Providers of automated teller machines (ATMs) that allow people to purchase cryptocurrencies with cash have to comply with anti-money laundering (AML) regulations and conduct know-your-customer (KYC) practices, or face a penalty, the Financial Supervisory Commission (FSC) said yesterday.
The FSC made the remarks following a nearly month-long investigation after Chinese Nationalist Party (KMT) Legislator Lai Shyh-bao (賴士葆) on Dec. 23 raised questions about the machines’ operations during a meeting of the legislature’s Finance Committee.
The commission found that there are at least 24 bitcoin ATMs in Taiwan, which are operated by different companies for different purposes, Banking Bureau Chief Secretary Phil Tong (童政彰) said.
Photo: Bloomberg
One of the operators was among the 16 virtual-asset service providers that have reported to the commission about their compliance with AML regulations and practices, while the others are not regulated, he said.
“Some providers of those ATMs use the machines not as a tool to boost trade, but for marketing campaigns.
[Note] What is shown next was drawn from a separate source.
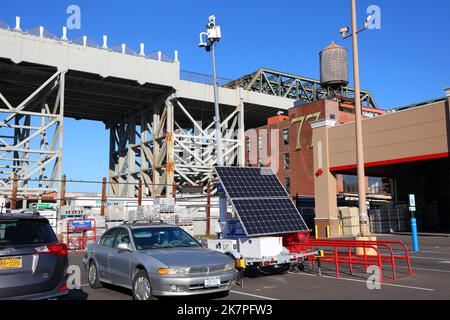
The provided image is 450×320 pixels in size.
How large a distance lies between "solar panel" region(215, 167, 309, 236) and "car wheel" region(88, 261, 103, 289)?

They assign employees to tell people how to open an account at the companies’ digital platform to trade virtual coins online,” Tong said.
“However, we found that some ATMs allow consumers to trade cryptocurrencies without [the company] following KYC practices. Such providers might have contravened AML regulations,” he said.
The commission will ask the providers to work on AML compliance and failing that, they might be fined NT$500,000 (US$18,092) or more, he said.
In related news, the commission yesterday tweaked its regulations on security token offerings (STOs), but did not raise the fundraising limit of NT$30 million, despite calls from interested parties.
Companies wishing to raise more funds would still have to apply to run an experiment in the regulatory sandbox, the commission said.
“Companies that aim to raise more than NT$30 million are not small and they can raise funds via regular channels, such as an initial public offering,” Securities and Futures Bureau Deputy Director-General Kuo Chia-chun (郭佳君) said by telephone.
“As STO is a new fundraising mechanism and bears more risks, it is appropriate that STOs apply only to small companies,” Kuo said.
No company has filed for an STO since the regulations took effect in January 2020, data from the commission showed.
The commission has no plans to regulate non-fungible tokens (NFT) for the time being, as it does not consider the tokens securities, even though they have gained popularity in Taiwan lately.
“Although people can raise funds by launching NFTs, as they can by issuing bonds or shares, and tokens can be traded like bonds or shares, they are still different from the two main types of securities,” Kuo said.
NFTs are not issued to fund an operational project or business, but are issued as a digital certification of works of art, so the commission considers it more like a real product than securities, she said.
The commission would investigate any suspicious fundraising activity if investors file a report about being scammed, she added.